Task statement - Rewrite the listing with "Dark Brown" swapped for "Dark Green" and everything else unchanged, leaving the pictures out of your answer.
++++ Given data
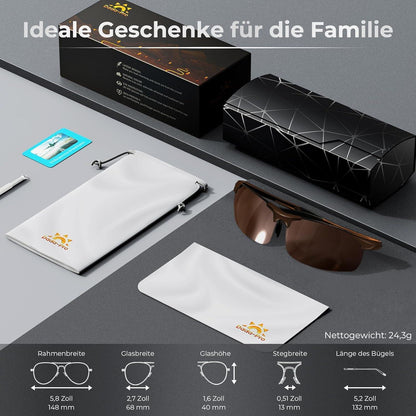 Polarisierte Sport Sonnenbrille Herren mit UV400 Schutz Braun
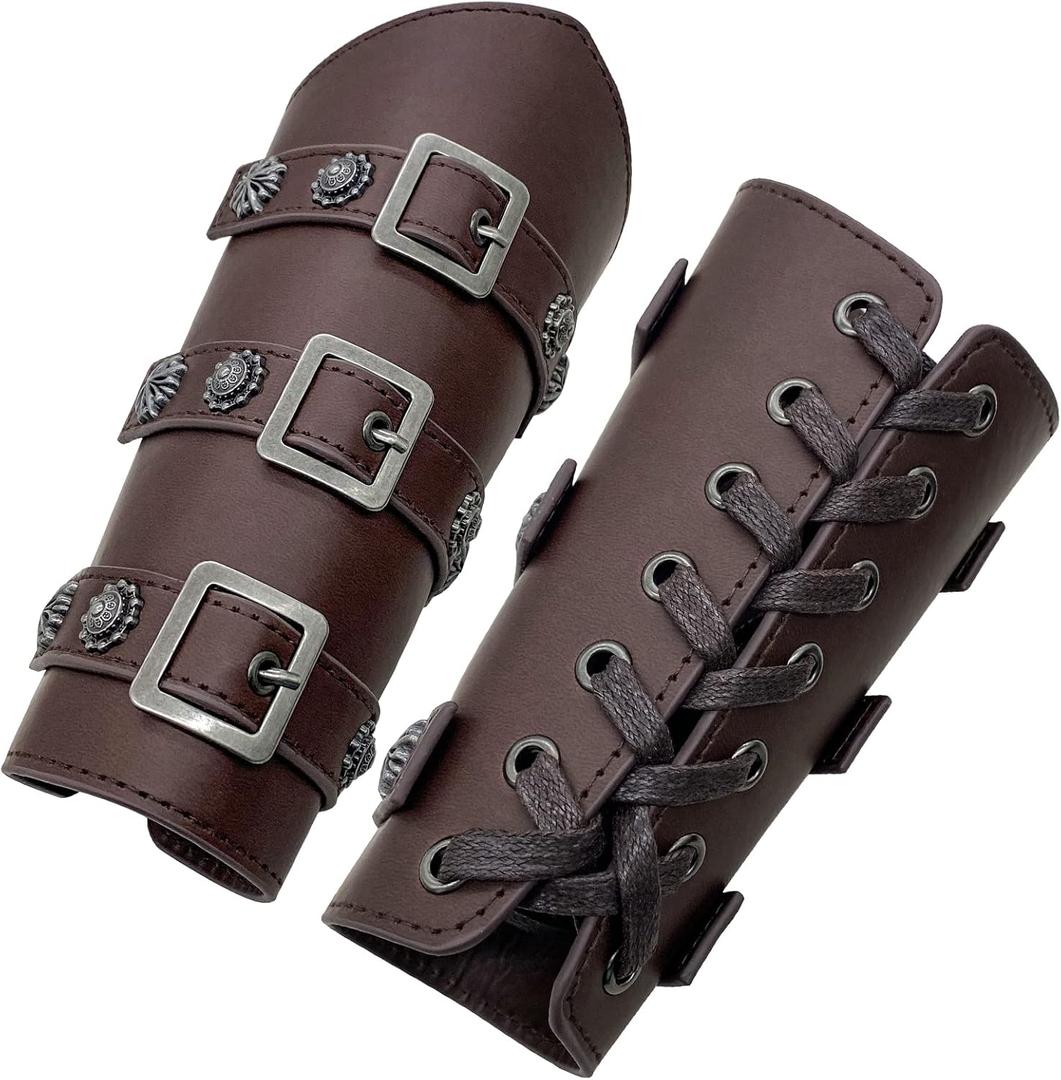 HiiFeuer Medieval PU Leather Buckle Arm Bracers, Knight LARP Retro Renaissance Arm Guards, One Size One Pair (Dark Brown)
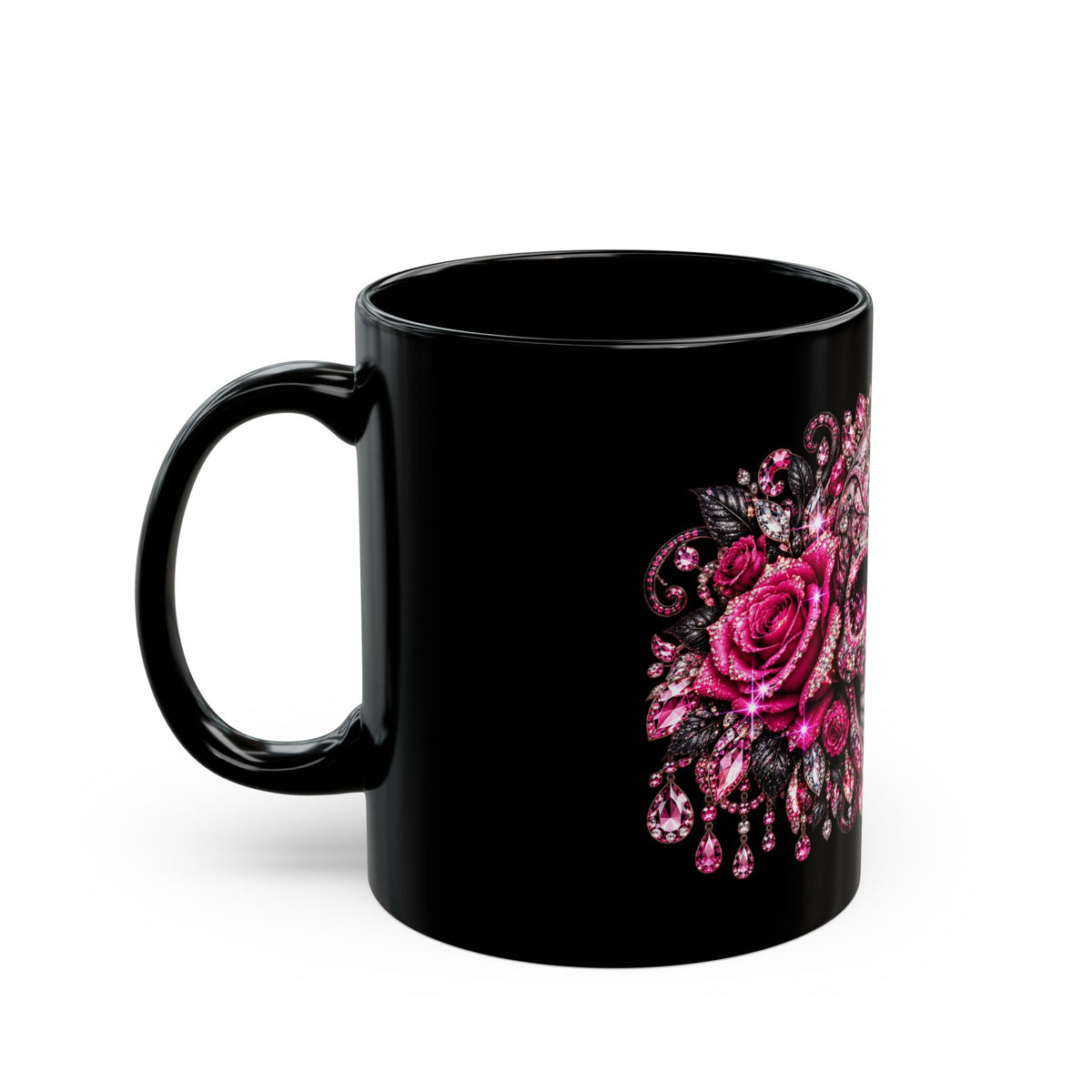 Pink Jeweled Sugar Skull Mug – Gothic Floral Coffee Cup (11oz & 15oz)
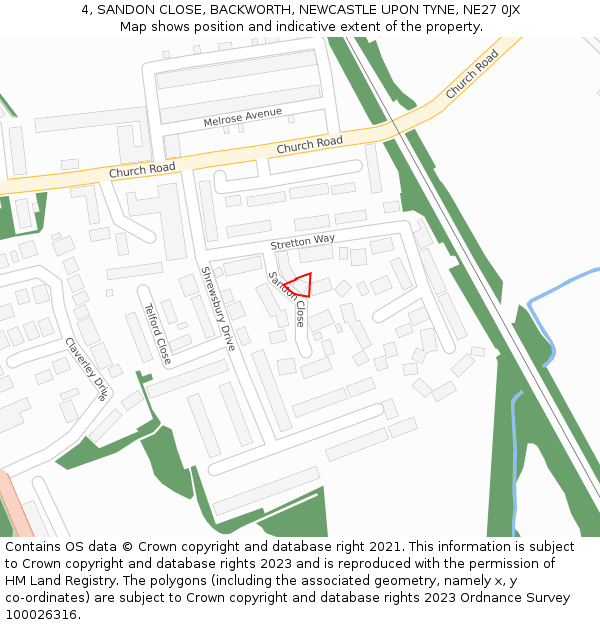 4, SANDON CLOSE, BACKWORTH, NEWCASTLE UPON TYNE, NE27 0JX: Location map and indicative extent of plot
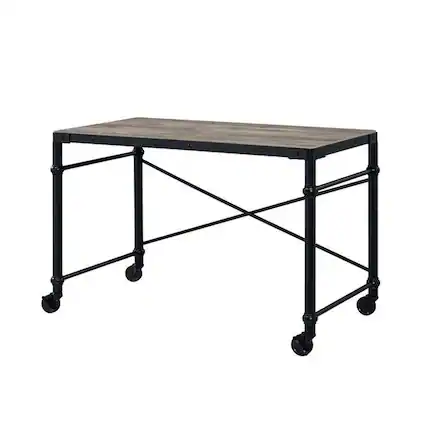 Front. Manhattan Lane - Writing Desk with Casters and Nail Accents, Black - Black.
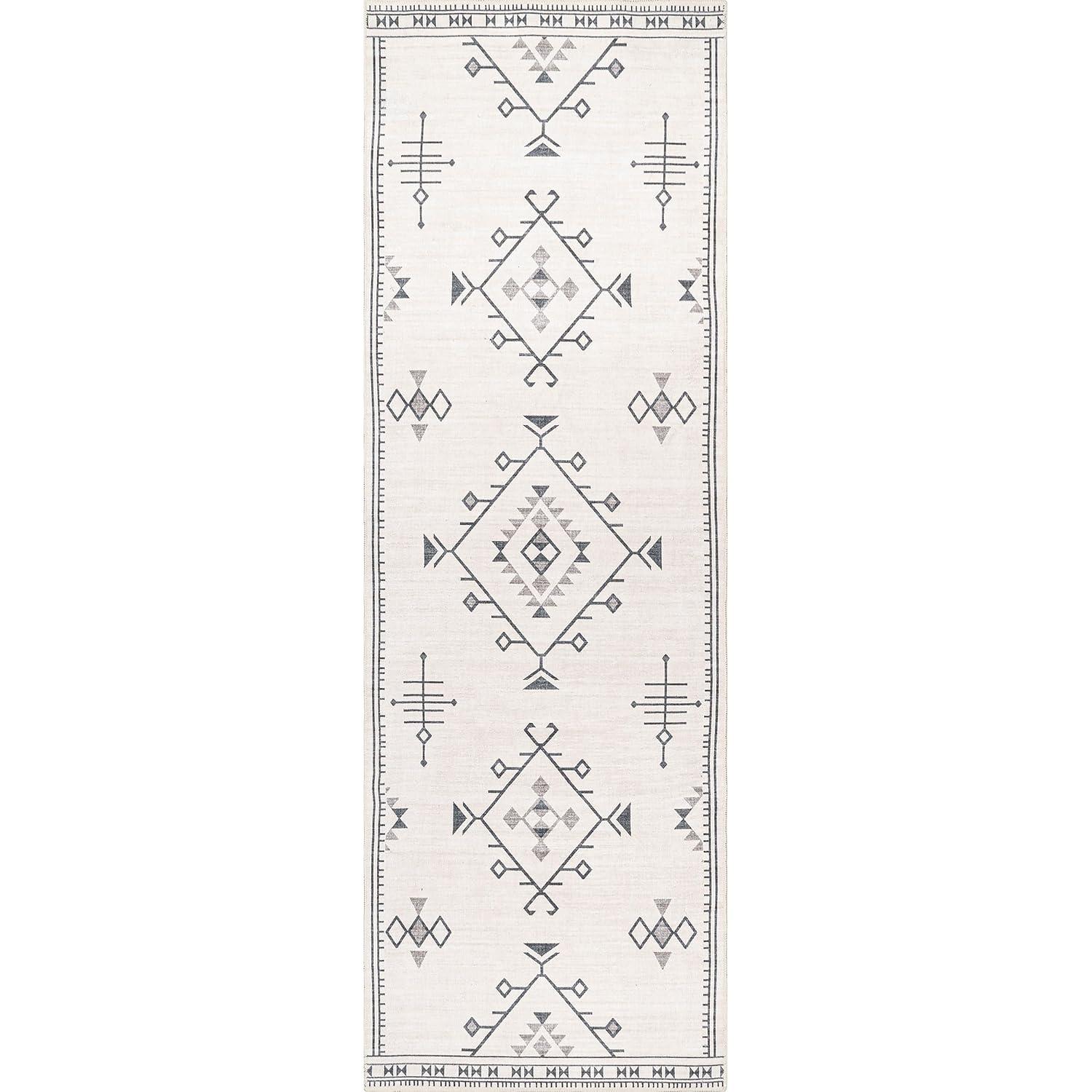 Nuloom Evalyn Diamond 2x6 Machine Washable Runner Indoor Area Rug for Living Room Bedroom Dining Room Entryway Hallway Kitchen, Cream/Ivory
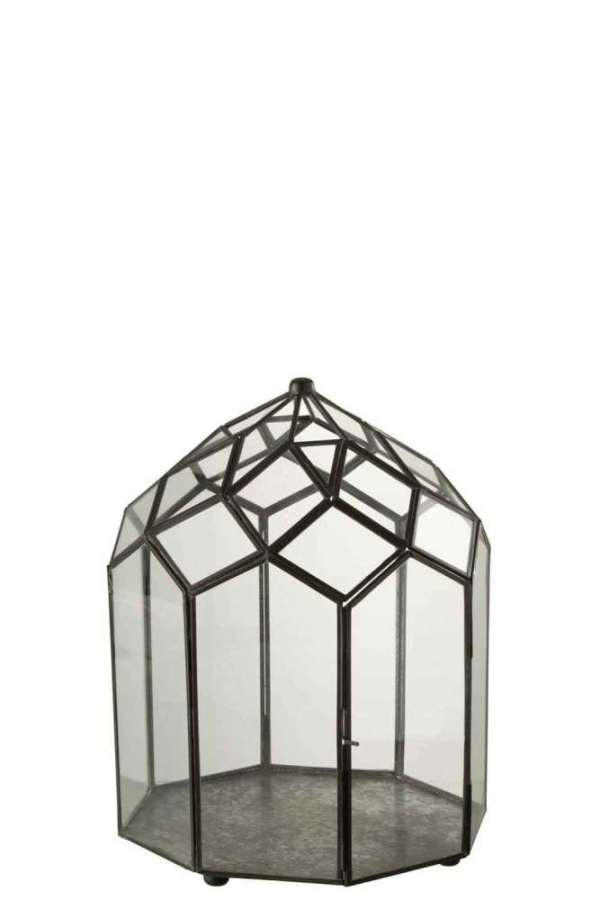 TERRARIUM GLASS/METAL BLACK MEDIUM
++++++++
Task output -
 Polarisierte Sport Sonnenbrille Herren mit UV400 Schutz Braun
 HiiFeuer Medieval PU Leather Buckle Arm Bracers, Knight LARP Retro Renaissance Arm Guards, One Size One Pair (Dark Green)
 Pink Jeweled Sugar Skull Mug – Gothic Floral Coffee Cup (11oz & 15oz)
 4, SANDON CLOSE, BACKWORTH, NEWCASTLE UPON TYNE, NE27 0JX: Location map and indicative extent of plot
 Front. Manhattan Lane - Writing Desk with Casters and Nail Accents, Black - Black.
 Nuloom Evalyn Diamond 2x6 Machine Washable Runner Indoor Area Rug for Living Room Bedroom Dining Room Entryway Hallway Kitchen, Cream/Ivory
 TERRARIUM GLASS/METAL BLACK MEDIUM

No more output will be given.